Indexed electricity pricing: In contrast to a fully fixed contract, a fully indexed electricity pricing plan is at the other end of the range. Indexed pricing components are passed through to the consumer at the market settlement rates, even though all components of a completely fixed price are locked at a fixed rate. Index pricing typically outperforms fixed pricing depending on timing and duration but at the expense of blowing budgets due to price volatility and exposing the customer to potentially extreme fluctuations in prices month to month.

Block and index: The block and index model, which combines components of fixed pricing with index pricing, is in the middle of the spectrum. Throughout the contract life, fixed price blocks are deftly positioned as a hedge against volatile periods. One can hedge as much or as little by structuring different block sizes for peak, off-peak, or 24/7 time frames. Hedges can also be gradually added in (much like dollar cost averaging) until one reaches a price that is entirely fixed. From the client's perspective, it is simpler to understand and implement hedges that can be placed based on percentages of predicted load, also known as load following block and index, from some suppliers.

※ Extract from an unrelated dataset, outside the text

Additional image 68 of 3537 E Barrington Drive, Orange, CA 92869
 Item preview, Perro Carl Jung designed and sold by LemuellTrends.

To make strategic energy purchases, it is difficult and complex to comprehend and manage all the moving aspects of the energy procurement process. The facility operations should be coordinated with the energy procurement plan, and the energy rate consultant should know how to arrange contracts to optimise demand-supply relationships. Electricity supply contracts that are properly timed and structured can save their parties hundreds of thousands of dollars more on the supply side.